The month of Ramadan begins tomorrow. For Muslim athletes, this can present some challenges. But with a few small changes, clubs and organisations can help athletes through the month in a way that does not make them choose between their sport and their faith. Nujum Sports founder Ebadur Rahman tells us how. 

In 1992, Nayim made his debut for Spurs, becoming the first Muslim player to play in the Premier League. Fast forward 30 years, some of the best players in the Premier League and the world, are Muslim. Pogba, Kante, Mahrez, Salah, Mane just to name a few.

And this is just at the top. At all levels of the game, there are increasing numbers of Muslim players lacing up their boots. But as teams across the country utilise the skill of these players on the pitch,  they need to be more aware of their needs off it. Especially in the month of Ramadan, which for the next 20 years, will fall during the football season.

The month of Ramadan, the ninth month of the Islamic calendar, sees the Muslim community dedicate themselves to increased spirituality and social cohesion. In the thirty days of Ramadan, most Muslims will fast from dawn to dusk to get closer to God and to gain an understanding of the blessings that maybe taken for granted.

Ramadan can present challenges for Muslim athletes and the organisations they play for, but these are not insurmountable. Nujum Sports was founded in 2020 to support and empower Muslim athletes and to drive Muslim inclusion in sports. We work with clubs and sporting organisations to build a mutual and positive understanding of Muslim athletes and Islam. 

With that in mind, here are a few small actions organisations can take that help Muslim athletes to continue to compete for their clubs while they remain true to their faith.


This is an obvious one. Fasting for 15 hours a day can be a struggle, especially for athletes however, who are required to stay in peak physical condition. During Ramadan, given the shorter time available to eat, most Muslims change their meal frequency from three to two meals: one before sunrise (Suhoor) and the other just after sunset (Iftar).

For larger clubs, with dedicated nutritionists, designing a plan based on two meals is essential, ensuring players get all the required nutrients in one less meal. Smaller clubs should be tolerant of a slight dip in performance levels, but they can also signpost players to organisations like Nujum Sports. We work with Kick It Out to support clubs with Muslim players. One of the ways we do this is by providing Ramadan packs, which include valuable nutritional advice for the month written by Dr Zaf Iqbal at Crystal Palace, as well as a prayer mat, dates, ZamZam water from Mecca and more.

Clubs should also provide an opportunity for Muslim players to break their fast during the game, if matches are taking place towards the end of the day. We saw last year, during Leicester City vs Crystal Palace, the game was paused to allow Wesley Fofana, Cheikhou Kouyate and Jordan Ayew to break their fast. It is thought to be the first time a Premier League game has been stopped mid-match to allow Muslim players to do so. But this should now be the standard for all matches taking place at dusk during Ramadan, if there are Muslim players on the pitch.

Prayer space

During the month of Ramadan, Muslims increase their worship and prayer, so it is important clubs are mindful of the fact that some players may require a place to pray at the training ground or at stadiums. This space must also be treated with respect by teammates and club staff.  In order to be truly inclusive, it is imperative that clubs do not make players chose between their faith and the game that they love. If training means not praying, or praying means not training, something has gone wrong.

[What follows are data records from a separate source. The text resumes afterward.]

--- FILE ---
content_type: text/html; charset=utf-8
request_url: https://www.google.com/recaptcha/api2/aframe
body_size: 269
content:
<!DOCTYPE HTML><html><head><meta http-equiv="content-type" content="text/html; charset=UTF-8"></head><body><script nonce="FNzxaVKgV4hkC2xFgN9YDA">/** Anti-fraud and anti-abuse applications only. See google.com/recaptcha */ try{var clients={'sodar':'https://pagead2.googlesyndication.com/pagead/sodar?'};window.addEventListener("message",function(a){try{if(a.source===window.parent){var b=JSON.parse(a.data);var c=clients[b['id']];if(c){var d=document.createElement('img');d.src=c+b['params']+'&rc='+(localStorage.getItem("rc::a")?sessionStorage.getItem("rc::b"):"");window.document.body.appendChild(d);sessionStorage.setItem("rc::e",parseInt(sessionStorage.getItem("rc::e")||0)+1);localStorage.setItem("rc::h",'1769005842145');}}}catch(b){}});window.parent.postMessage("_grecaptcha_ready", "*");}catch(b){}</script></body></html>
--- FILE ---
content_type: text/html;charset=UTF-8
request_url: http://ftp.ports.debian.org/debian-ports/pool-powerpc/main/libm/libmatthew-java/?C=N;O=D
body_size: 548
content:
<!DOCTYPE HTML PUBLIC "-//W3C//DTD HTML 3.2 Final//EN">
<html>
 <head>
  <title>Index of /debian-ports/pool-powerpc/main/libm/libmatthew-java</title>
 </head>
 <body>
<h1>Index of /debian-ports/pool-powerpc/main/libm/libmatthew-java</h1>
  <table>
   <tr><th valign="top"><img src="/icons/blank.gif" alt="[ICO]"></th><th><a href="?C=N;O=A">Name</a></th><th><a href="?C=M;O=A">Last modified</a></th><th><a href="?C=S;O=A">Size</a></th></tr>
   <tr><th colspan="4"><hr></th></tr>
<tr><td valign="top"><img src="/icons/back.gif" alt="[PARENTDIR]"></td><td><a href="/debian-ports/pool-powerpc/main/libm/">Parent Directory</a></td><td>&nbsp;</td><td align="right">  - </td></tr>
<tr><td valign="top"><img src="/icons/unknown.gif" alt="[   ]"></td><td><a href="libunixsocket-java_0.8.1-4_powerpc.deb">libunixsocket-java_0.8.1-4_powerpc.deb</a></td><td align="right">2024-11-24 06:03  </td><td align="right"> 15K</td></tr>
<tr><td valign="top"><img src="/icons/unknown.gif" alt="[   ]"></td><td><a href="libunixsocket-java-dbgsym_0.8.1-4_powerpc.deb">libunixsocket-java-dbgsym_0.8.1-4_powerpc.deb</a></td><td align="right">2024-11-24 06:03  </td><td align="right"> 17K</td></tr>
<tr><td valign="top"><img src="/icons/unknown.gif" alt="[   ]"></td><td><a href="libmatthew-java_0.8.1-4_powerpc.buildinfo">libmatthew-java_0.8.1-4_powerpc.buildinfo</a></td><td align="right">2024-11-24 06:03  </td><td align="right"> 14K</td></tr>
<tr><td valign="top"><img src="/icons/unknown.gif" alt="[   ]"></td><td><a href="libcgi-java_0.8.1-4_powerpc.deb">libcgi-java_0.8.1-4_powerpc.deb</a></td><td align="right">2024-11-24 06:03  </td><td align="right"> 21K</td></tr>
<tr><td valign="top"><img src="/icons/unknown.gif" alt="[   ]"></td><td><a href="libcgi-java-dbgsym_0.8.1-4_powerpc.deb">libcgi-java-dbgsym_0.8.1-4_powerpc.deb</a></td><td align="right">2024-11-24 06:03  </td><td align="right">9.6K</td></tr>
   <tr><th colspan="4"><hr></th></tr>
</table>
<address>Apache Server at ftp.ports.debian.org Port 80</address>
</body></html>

Iftar is the meal eaten just after the sun sets. It is the time when Muslims gather with family and friends to break their fast. Many professional Muslim players in England live away from their families, so we encourage clubs to try and hold an Iftar for their players and wider family at the club. It is an excellent chance for team building and organisational bonding, and gives non-Muslims in the team the opportunity to share in Ramadan celebrations, learning and appreciating the customs. We do not expect clubs to hold these every day throughout Ramadan, but doing so just once is an excellent way to help Muslim players and the wider Muslim community feel included by the football club.


Giving to charity is an important tenet of Islam. During Ramadan, Muslims are encouraged to be generous and increase charitable activities. In fact, it is estimated that Muslims give around £100million to charities over the course of the month, with donations usually focused on giving to those stricken by poverty and hunger. This is where clubs can help. A food drive or charity event that raises money for local charities or food banks is a great way to enable Muslim players to give to charity in line with their faith, but also gets other players, fans, and the local community involved too.